8. La santità è chiamata che Dio rivolge a tutti, ma senza forzare la mano a nessuno. Dio chiede ed attende la libera adesione dell'uomo. Nell'ambito di questa vocazione universale alla santità, Cristo sceglie poi per ciascuno un compito specifico e, se trova corrispondenza, Egli stesso provvede a portare a compimento l'opera iniziata, facendo sì che il frutto rimanga.

"Come il Padre ha amato me, così anch'io ho amato voi... Voi siete miei amici" (Gv 15,9.14), continua a ripetere il Signore ed attende la nostra risposta, come ha fatto con i nuovi Beati. Il loro esempio ci ricorda che tutti siamo impegnati, ciascuno in modo diverso, a portare frutto, per il bene non solo nostro, ma dell'intera comunità.

Esultiamo, oggi, per il dono di questi nuovi Beati. Rendiamo grazie a Dio per quanto essi hanno compiuto e per le opere di bene che hanno lasciato al loro passaggio sulla terra. Preghiamo affinché il loro esempio sia seguito da molti ed aumenti il numero degli operai nella vigna del Signore.

Si rinnovi la faccia della terra (cfr Sal 103,30) per la potenza dello Spirito Santo, ed in ogni angolo del mondo risuoni il cantico della gioia, risuoni l'annuncio dell'amore divino.

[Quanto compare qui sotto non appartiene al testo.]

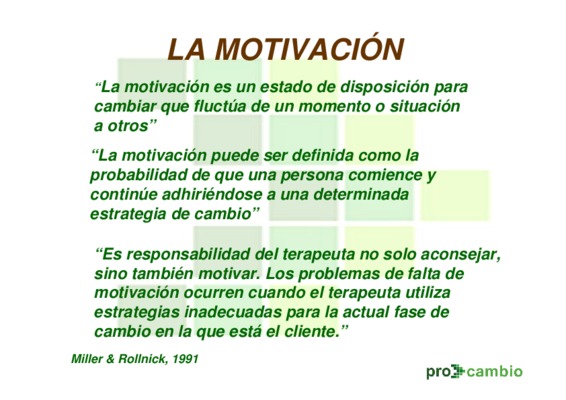 LA MOTIVACIÓN

“La motivación es un estado de disposición para cambiar que fluctúa de un momento o situación a otros”

“La motivación puede ser definida como la probabilidad de que una persona comience y continúe adhiriéndose a una determinada estrategia de cambio”

“Es responsabilidad del terapeuta no solo aconsejar, sino también motivar. Los problemas de falta de motivación ocurren cuando el terapeuta utiliza estrategias inadecuadas para la actual fase de cambio en la que está el cliente.”

Miller & Rollnick, 1991

pro cambio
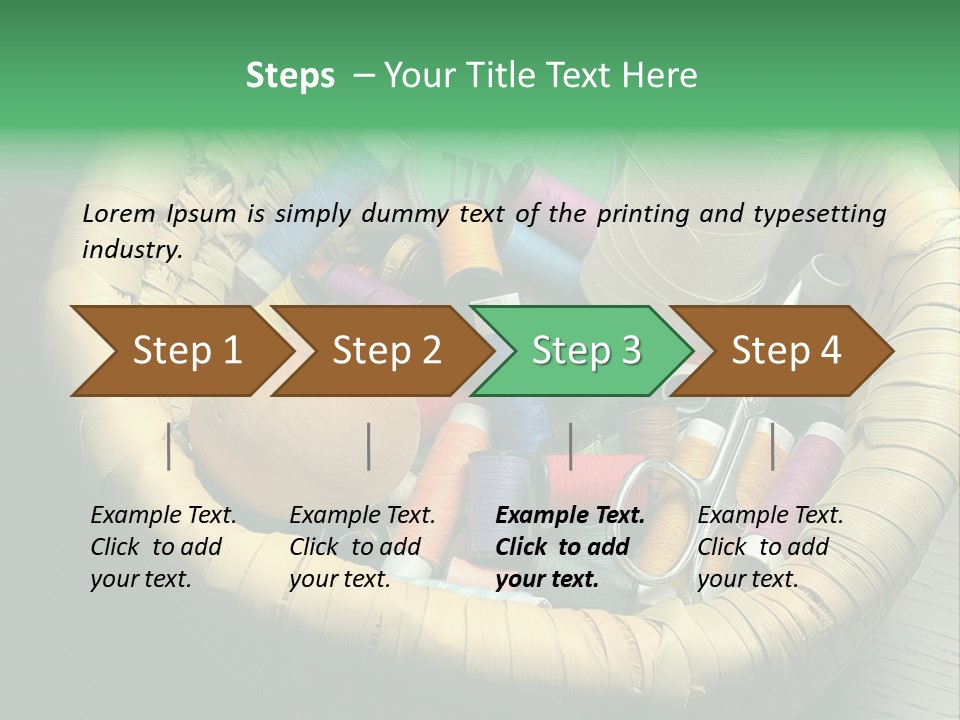 Steps – Your Title Text Here

Lorem Ipsum is simply dummy text of the printing and typesetting industry.

Step 1

Step 2

Step 3

Step 4

Example Text. Click to add your text.

Example Text. Click to add your text.

Example Text. Click to add your text.

Example Text. Click to add your text.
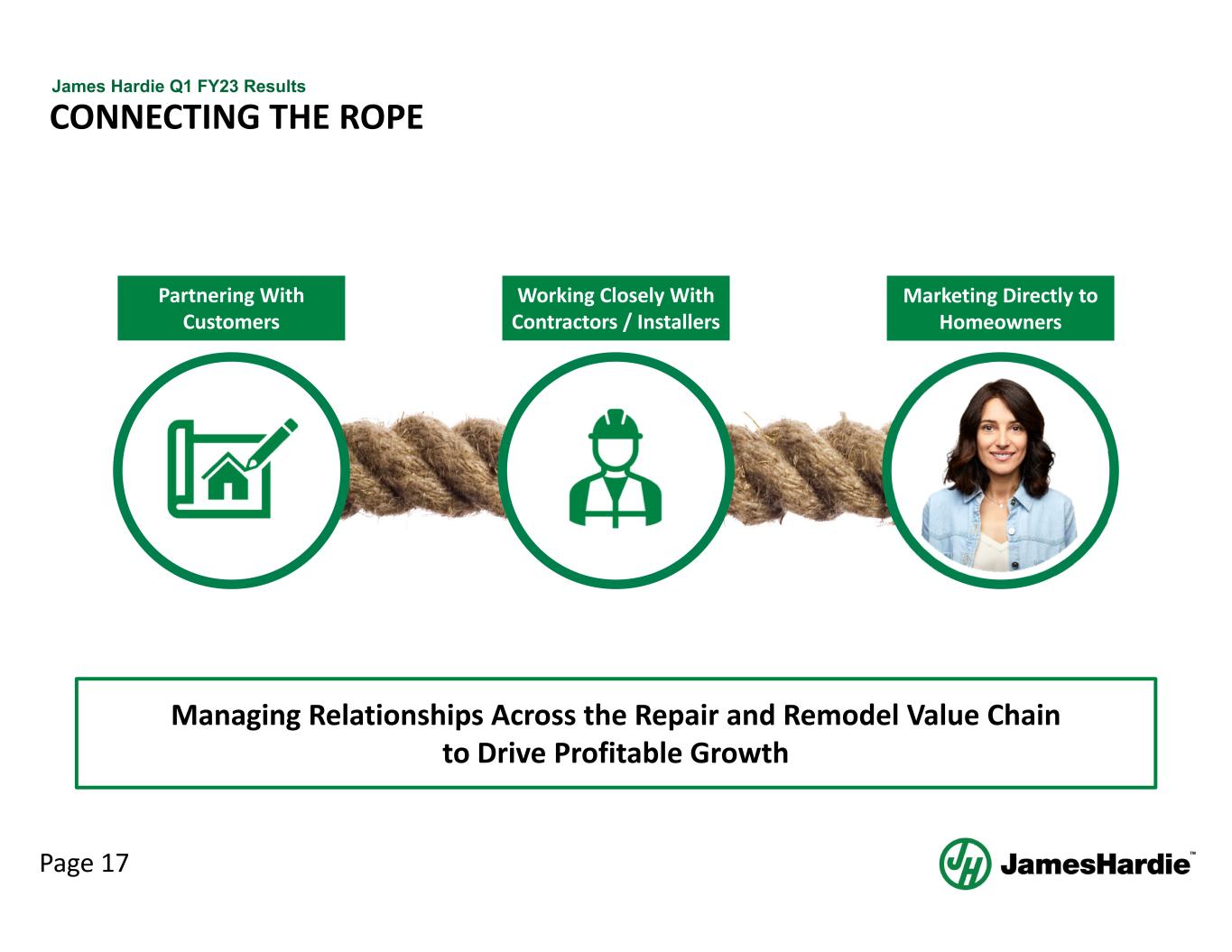 James Hardie Q1 FY23 Results
CONNECTING THE ROPE

Partnering With Customers

Working Closely With Contractors / Installers

Marketing Directly to Homeowners

Managing Relationships Across the Repair and Remodel Value Chain to Drive Profitable Growth

Page 17

JH JamesHardie™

Dio è amore: Egli ci ha amati per primo. Nostro compito ora è di amarci gli uni gli altri come Egli ci ha amati. Da questo ci riconosceranno per suoi discepoli. Nasce di qui la nostra responsabilità: essere testimoni credibili. I nuovi Beati lo sono stati. Ci ottengano di esserlo anche noi, affinché questo mondo che amiamo sappia riconoscere in Cristo l'unico vero Salvatore!